■ Written exercise 1 ■
In the text about Lake Kissimmee State Park, how many species of birds does the park host?
■ Written exercise 2 ■
Decide whether each statement agrees with the text about Lake Kissimmee State Park, answering yes or no and quoting the deciding words: (a) Highs in the Lake Wales area are in the 80s Fahrenheit. (b) The park has 20 distinct natural communities. (c) Gopher tortoises live in the park's pine and scrubby flatwoods.
■ Written exercise 3 ■
Carry on the text about the Lake Kissimmee State Park hike from its final sentence.

■ Page excerpt ■
◇ ◇ ◇ ◇

The weather here in the Lake Wales area is warm -- highs in the 80F's -- but very windy, which is influencing our choices of outdoor activities. Because today was forecast to be the most windy of upcoming days, we decided that a hike would be the most enjoyable activity. Our research suggested we would enjoy the Buster Island Trail in Lake Kissimmee State Park, nearby.
Lake Kissimmee State Park has 12 distinct natural communities that hold over 30 listed species of animals and plants, including delicate mosses, butterfly orchids, sawgrass, cutthroat grass, fetterbush and gallberry with expansive, colorful fields of lotus and pickerelweed. The pine and scrubby flatwoods found in the park are host to longleaf pines, scrub oaks, Florida scrub jays, Sherman fox squirrels, gopher tortoises, white-tailed deer, turkeys, bobcats and the gray fox. The park hosts over 200 species of birds, including bald eagles, snail kites, sandhill cranes and crested caracara.

◇ ◇ ◇ ◇

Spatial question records
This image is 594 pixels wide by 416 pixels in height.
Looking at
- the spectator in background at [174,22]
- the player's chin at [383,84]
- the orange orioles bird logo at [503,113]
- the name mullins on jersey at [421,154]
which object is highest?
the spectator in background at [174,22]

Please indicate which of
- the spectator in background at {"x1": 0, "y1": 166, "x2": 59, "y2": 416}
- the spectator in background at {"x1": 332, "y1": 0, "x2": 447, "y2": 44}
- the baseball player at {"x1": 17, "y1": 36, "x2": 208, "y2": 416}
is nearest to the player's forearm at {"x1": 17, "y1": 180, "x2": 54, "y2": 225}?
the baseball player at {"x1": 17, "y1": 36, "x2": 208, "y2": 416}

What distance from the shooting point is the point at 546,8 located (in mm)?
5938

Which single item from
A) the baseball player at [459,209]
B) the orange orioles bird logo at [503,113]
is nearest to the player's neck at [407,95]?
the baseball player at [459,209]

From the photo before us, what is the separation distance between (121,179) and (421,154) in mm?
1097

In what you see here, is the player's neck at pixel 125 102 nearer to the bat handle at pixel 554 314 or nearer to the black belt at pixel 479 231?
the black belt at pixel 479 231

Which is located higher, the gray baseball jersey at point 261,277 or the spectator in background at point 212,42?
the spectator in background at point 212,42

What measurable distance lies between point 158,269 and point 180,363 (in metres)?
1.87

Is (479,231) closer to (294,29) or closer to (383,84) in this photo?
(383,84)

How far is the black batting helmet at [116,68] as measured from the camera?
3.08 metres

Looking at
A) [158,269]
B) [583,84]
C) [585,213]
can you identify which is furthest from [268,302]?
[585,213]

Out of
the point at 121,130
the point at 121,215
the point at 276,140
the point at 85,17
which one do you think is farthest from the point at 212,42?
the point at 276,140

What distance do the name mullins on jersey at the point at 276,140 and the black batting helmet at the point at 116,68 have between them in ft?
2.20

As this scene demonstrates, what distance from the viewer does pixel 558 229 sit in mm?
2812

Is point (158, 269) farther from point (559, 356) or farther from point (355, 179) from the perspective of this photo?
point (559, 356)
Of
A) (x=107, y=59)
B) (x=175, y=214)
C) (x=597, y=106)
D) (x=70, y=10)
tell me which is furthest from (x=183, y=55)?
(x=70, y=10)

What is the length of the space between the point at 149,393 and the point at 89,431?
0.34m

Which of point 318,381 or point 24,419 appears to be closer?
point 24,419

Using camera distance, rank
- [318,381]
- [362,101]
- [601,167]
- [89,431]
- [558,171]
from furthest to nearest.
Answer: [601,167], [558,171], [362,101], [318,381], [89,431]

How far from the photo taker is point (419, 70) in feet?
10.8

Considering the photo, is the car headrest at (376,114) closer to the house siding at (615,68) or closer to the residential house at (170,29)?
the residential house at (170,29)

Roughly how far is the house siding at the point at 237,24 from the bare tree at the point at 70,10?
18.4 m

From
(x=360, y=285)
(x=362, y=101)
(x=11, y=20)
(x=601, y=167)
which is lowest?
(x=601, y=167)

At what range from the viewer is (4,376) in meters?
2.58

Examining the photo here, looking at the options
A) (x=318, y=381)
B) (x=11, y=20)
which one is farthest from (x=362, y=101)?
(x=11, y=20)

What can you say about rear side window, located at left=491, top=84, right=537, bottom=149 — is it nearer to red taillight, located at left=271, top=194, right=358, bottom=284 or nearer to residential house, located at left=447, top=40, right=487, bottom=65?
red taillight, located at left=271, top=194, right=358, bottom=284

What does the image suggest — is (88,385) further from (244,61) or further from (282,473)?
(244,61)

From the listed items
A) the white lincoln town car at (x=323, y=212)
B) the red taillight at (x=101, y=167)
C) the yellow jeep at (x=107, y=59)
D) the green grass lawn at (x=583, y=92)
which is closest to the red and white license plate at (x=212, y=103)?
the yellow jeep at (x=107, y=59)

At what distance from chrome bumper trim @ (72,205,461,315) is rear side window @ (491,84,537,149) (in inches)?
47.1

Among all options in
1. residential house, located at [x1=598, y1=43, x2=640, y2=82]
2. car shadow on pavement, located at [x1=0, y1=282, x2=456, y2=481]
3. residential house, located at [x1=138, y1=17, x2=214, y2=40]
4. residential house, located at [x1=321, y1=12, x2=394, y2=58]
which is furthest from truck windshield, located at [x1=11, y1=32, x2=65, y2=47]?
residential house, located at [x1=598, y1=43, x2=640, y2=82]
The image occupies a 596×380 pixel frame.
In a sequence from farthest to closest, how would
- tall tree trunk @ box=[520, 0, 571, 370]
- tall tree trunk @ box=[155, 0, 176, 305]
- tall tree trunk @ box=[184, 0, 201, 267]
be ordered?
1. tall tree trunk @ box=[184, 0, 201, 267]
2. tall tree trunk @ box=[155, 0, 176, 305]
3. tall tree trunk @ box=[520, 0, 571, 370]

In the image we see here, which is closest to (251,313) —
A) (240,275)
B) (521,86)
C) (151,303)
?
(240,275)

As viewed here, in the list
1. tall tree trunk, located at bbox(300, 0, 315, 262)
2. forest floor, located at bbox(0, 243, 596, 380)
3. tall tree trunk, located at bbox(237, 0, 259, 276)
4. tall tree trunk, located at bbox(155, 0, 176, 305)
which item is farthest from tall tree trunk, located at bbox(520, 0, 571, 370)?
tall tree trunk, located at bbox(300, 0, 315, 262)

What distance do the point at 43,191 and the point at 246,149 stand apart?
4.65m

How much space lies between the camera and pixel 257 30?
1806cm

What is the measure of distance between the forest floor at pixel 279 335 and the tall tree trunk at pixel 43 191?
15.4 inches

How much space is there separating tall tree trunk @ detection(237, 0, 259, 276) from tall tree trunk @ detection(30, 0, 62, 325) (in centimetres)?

◇ ◇ ◇ ◇

■ Task result 1 ■
Over 200 species of birds.

■ Task result 2 ■
(a) Yes: "highs in the 80F's". (b) No: "12 distinct natural communities". (c) Yes: "The pine and scrubby flatwoods found in the park are host to longleaf pines, scrub oaks, Florida scrub jays, Sherman fox squirrels, gopher tortoises".

■ Task result 3 ■
Europeans arrived in Florida in the 1500s but their presence was not felt until the 1800s with the Third Seminole War, after which the area was widely used for timber and turpentine operations. During the Civil War, the area was used for raising cattle that were shipped to the Confederate Army or traded with Cuba for supplies. After the war, cattle became the main industry and this continues today.
In 1969, Florida purchased 5,030 acres of land from the William Zipperer estate for the park, which was opened to the public in August 1977.
The trail circles Buster Island, which is indeed an island. It is surrounded by three lakes – Lake Kissimmee, Lake Rosalie, and Tiger Lake – and the waterways that connect them.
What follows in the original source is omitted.